**Extract**
>>

On June 11, 2019, I received an email from the Honourable Peter Kent, Member of Parliament for Thornhill, requesting that I commence an inquiry under the Conflict of Interest Code for Members of the House of Commons (Code) into the conduct of Mr. Joe Peschisolido, then Member of Parliament for Steveston–Richmond East. On June 19, 2019, Mr. Kent resubmitted a signed copy of his request as required by subsection 27(2) of the Code.
In his request, Mr. Kent alleged that, based on information contained in a media report, Mr. Peschisolido may have failed to meet his obligation under subsection 21(3) of the Code to file a statement reporting a material change to the information contained in his Disclosure Statement within 60 days after the change. According to the media report, Mr. Peschisolido was no longer a member of the Law Society of British Columbia (Law Society), which had applied for and obtained a court order to take over and wind up his law firm. This information appeared to contradict the Member's public Disclosure Summary dated December 11, 2018, which appeared in the Office's public registry and in which he stated that he was the sole owner as well as the director, president and secretary of Peschisolido Law Corporation.

<<

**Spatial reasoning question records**
>>

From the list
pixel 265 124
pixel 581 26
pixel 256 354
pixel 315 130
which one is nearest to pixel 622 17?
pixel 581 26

<<

**Exercises**
**a)** In the conflict of interest report, within how many days after a material change must a Member file a statement reporting it?
**b)** Translate this sentence from the conflict of interest report into Spanish: "On June 19, 2019, Mr. Kent resubmitted a signed copy of his request as required by subsection 27(2) of the Code."
**c)** Write the next paragraph of the conflict of interest report, picking up after its last sentence.
The records are separate material, apart from the conflict of interest report.

**Results by task**
**a)** Within 60 days after the change.

**b)** El 19 de junio de 2019, el Sr. Kent volvió a presentar una copia firmada de su solicitud, tal como lo exige el inciso 27(2) del Código.

**c)**
Section 20 of the Code requires Members to file a disclosure statement with the Commissioner consisting of a full statement of the private interests listed under subsection 21(1) for themselves and for members of their family, within 60 days after the notice of their election to the House of Commons is published in the Canada Gazette and within 60 days after the date established by the Commissioner for the annual review.
The private interests listed under subsection 21(1) of the Code include each asset or liability of the Member and their family members with a value exceeding $10,000, the amount and source of any income greater than $1,000 they received in the preceding 12 months or are entitled to receive during the next 12 months, and any directorships or offices in a corporation.
I determined that Mr. Kent's request as submitted on June 19, 2019, met the requirements of subsections 27(1) and (2) of the Code. I was therefore required by subsection 27(3.2) to conduct a preliminary review of the request.
On June 20, 2019, I forwarded Mr. Kent's request to Mr. Peschisolido, informing him that the Code afforded him 30 days to provide me with a response to the request, after which I would have 15 working days to determine whether an inquiry was warranted. In this letter, I also informed Mr. Peschisolido that based on information in the public domain, I had the additional concern that he may have failed to comply with the requirement under paragraph 20(1)(ii) of the Code to provide a full statement of his private interests when he completed his annual review on December 11, 2018.
On July 19, 2019, I received a letter from Mr. Peschisolido responding to the concerns raised.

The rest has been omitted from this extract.